Task requirements ->
• a. In the passage about Ms. Kim, which terms does she name when she talks about how to refer to what she did and where she did it?
• b. Can you extend the passage about Ms. Kim, picking up right after its final sentence?

Page text ->
"One broadcaster came to me, rolling his camera and asking me to weep, so I
would look sorry and sad for his documentary film," Ms. Kim said. "Why should
I, when I am neither sorry nor sad?" she scoffed. "I had chosen to become a
prostitute in the first place, I chose to quit a long time ago and now I am
living proudly trying to help former prostitutes like myself." There are no
accurate data on the number of prostitutes serving members of the U.S.
military, but a report by Durebang, a civic group that provides assistance to
prostitutes, estimates that there are 300,000 nationwide, a seven-fold increase
from the 1960s. This includes such job categories as bar hostesses.
Ms. Kim maintained her equanimity as she spoke of her past. "These days people
are careful to refer to what I did as the 'sex trade,' but I am more
comfortable with words like prostitution and whorehouses, because that's what I
did and where I was," she wrote at the beginning of her book, entitled "The Big
Sister in America Town Bawls Until the Last Five Minutes Before Her Death."

Data provided ->
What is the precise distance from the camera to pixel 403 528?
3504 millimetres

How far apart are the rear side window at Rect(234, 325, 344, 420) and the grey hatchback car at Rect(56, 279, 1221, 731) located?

Answer list ->
• a. 'sex trade', prostitution, whorehouses

• b.
America Town is a red light district in Gunsan, a military base in the south of
the country and one of the places where Ms. Kim worked. She said it would be
ironic to tell young girls now to not get involved in prostitution, or to get
out of the business, since it took her 25 years to return to an ordinary life
with her mother, who is now 97 years old. It took another 12 years before she
could publish her book. She was worried that she would embarrass people around
her, including her high school alumni, who sarcastically asked her, "Couldn't
you think at least of becoming a street vendor if you were that desperate for
money?"
If there was an excuse for Ms. Kim to start selling sex, it was her gloomy
childhood. Her father was a womanizer, who had "different wives and children in
every province of the nation." She was her mother's only child and had to work
to support her parent.
In 1954, when she was 11, a cousin raped her. She was raped again as a
teenager. After graduating from high school, she became pregnant, but paid a
nurse to kill the child after giving birth. She said she was unable to abort
the fetus because her pregnancy was too far advanced before she realized she
was pregnant.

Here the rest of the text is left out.